We used hierarchical MQTT topics: fleet/{vehicle_id}/status for each vehicle. Node-RED subscribes to fleet/+/status (wildcard) to receive all vehicle updates. For WebSocket scaling, we deployed multiple Node-RED instances behind an NGINX load balancer with sticky sessions. Each instance handles 30-40 WebSocket connections. NGINX distributes new connections round-robin. This architecture scales to 200+ concurrent users without performance degradation.

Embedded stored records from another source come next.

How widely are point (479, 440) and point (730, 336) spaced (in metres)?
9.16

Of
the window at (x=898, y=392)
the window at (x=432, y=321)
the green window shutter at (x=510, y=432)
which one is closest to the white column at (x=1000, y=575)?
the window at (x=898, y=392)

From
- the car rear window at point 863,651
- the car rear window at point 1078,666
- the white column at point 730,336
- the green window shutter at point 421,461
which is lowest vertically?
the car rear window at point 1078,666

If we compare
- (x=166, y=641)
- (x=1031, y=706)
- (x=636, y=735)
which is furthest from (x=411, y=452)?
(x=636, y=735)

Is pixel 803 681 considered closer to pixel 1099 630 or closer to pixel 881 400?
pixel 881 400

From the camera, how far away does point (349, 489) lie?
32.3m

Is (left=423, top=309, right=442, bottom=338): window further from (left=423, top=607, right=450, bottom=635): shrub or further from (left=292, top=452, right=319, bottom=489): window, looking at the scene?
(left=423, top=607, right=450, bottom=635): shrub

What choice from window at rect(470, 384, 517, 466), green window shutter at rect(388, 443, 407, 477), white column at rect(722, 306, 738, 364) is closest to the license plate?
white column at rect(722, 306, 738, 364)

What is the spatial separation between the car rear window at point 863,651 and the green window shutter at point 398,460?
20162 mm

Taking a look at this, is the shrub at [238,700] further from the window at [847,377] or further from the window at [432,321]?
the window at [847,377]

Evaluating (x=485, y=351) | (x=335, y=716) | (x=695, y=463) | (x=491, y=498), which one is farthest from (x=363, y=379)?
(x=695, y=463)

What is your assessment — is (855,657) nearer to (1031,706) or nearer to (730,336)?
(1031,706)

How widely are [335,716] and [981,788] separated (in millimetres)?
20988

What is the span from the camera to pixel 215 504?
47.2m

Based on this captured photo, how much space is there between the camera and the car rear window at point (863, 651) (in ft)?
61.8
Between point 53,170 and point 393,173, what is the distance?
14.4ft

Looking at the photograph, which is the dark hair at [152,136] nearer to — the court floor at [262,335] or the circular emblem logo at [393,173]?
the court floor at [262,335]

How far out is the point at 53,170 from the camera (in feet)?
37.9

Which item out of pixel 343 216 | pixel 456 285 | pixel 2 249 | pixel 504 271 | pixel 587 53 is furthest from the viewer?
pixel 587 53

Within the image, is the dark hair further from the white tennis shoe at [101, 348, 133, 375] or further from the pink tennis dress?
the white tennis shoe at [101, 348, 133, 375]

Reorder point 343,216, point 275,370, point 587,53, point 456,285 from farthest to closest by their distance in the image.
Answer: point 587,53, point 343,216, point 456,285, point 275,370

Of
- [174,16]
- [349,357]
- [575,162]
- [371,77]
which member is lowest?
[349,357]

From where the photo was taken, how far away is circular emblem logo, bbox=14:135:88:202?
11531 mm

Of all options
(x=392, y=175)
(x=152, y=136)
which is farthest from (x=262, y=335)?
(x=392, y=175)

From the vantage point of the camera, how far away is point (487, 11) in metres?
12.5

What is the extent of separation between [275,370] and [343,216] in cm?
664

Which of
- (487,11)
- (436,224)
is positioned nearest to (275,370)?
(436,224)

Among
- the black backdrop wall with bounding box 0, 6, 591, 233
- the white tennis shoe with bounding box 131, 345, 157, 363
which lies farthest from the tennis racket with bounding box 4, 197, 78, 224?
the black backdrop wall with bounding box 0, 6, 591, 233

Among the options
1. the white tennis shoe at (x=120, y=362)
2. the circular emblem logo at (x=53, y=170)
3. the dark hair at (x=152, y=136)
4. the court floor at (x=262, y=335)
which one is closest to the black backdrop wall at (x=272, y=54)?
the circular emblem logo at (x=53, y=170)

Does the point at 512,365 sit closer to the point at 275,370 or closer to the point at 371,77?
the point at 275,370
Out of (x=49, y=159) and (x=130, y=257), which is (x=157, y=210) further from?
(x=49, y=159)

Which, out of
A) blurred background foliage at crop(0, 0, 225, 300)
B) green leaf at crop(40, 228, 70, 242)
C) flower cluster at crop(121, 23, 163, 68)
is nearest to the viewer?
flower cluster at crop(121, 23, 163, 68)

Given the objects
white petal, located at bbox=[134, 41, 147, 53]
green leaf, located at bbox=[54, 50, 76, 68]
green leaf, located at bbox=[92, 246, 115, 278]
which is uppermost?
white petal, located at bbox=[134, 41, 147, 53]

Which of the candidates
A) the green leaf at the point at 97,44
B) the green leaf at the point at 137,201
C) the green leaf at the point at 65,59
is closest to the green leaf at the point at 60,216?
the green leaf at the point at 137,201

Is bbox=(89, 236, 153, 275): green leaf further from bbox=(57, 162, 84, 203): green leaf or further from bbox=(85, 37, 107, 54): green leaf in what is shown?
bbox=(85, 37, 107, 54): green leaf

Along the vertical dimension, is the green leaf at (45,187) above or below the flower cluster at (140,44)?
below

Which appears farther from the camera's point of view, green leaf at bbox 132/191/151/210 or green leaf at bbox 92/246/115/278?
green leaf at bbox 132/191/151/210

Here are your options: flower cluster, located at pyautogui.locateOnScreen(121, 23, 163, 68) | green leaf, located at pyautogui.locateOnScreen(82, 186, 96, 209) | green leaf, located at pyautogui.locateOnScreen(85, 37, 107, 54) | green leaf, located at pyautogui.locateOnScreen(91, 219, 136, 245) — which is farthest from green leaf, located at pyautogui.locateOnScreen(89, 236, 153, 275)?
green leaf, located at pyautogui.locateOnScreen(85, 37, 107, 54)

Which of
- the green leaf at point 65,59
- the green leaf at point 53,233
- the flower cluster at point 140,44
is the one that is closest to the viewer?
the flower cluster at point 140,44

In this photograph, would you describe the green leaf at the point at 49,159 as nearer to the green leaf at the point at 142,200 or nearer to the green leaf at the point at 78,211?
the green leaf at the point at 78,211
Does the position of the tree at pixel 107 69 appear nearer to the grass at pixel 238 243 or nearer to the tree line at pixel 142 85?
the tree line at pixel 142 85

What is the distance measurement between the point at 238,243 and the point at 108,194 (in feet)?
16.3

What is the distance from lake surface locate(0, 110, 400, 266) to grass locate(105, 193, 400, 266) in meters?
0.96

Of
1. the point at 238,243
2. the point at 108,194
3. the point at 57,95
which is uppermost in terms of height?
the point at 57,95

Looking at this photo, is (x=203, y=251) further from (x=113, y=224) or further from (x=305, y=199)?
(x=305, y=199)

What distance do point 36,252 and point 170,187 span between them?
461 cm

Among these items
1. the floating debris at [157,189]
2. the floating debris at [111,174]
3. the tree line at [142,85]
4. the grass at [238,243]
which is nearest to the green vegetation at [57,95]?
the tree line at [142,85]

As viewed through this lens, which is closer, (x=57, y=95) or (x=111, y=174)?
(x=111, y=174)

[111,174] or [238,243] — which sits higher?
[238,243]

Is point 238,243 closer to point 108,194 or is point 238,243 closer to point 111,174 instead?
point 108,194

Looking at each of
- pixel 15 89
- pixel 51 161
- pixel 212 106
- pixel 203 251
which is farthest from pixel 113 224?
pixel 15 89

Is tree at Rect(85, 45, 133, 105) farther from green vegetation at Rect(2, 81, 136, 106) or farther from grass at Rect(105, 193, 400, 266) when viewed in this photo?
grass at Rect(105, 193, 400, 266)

Nice architecture! One optimization suggestion: implement message filtering in Node-RED so dashboards only receive relevant updates. If a dispatcher is viewing 10 specific vehicles, don’t send updates for all 500 vehicles. We implemented subscription-based filtering where the dashboard sends a list of vehicle IDs it’s interested in, and Node-RED only forwards matching messages. This reduces WebSocket bandwidth by 90% and improves dashboard responsiveness.

How do you handle WebSocket disconnections and reconnections? Network issues can cause frequent disconnects, and you need to ensure the dashboard doesn’t miss critical updates during reconnection. We implement a message queue on the server side that buffers the last 100 messages per vehicle. When a dashboard reconnects, it requests missed messages based on last received timestamp. This ensures data continuity even with unreliable connections.